食肉処理場、すなわち屠殺場に豚を移送する荷馬車。あたしはその荷台の檻に閉じ込められ、明日は食肉に加工される運命の豚達の一匹であった。
どうしてこんなことになってしまったのだろう。あたしは半年前まで魔法使いなど居ない普通の世界で普通に大学生活を送る、普通の21歳女子であったのだが……。
***
半年前、養豚用に調合された飼料を食べている時にふと思い出した。自分が直前まで通学電車を待っていたことを。
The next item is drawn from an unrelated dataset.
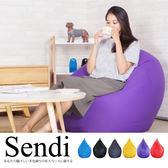 【BNS居家生活館】Sendi珊迪樂活懶骨頭沙發/懶骨頭/躺椅 (6色)任選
通学時間はいつも、その駅はホームからはみ出しそうなほど人が溢れている。
ホームの端から落ちそうで怖いので普段は列の先頭には並ばないようにしているのだが、その日はたまたまあたしの目の前で電車が満車になったため、列の先頭で次の電車を待つハメになってしまった。更に運の悪いことに、たまたまそこに中学時代の同級生が居合わせ、彼女が面白い話を始めた為に、さりげなく列の後ろに回り込むタイミングも逸してしまった。
突然、列の後ろの方で喧嘩が始まった。
「私の体、触ったでしょ!」
「おまえみたいなババア、誰が触るか。ばーか」
「最低の痴漢」
「だれが痴漢だ、この野郎」
電車が入ってくる直前の人がぎっしり詰まったホームでは、隣で喧嘩されても逃げられないため、喧嘩が勃発したのが少し離れた場所でヨカッタ、と安堵したのだが……。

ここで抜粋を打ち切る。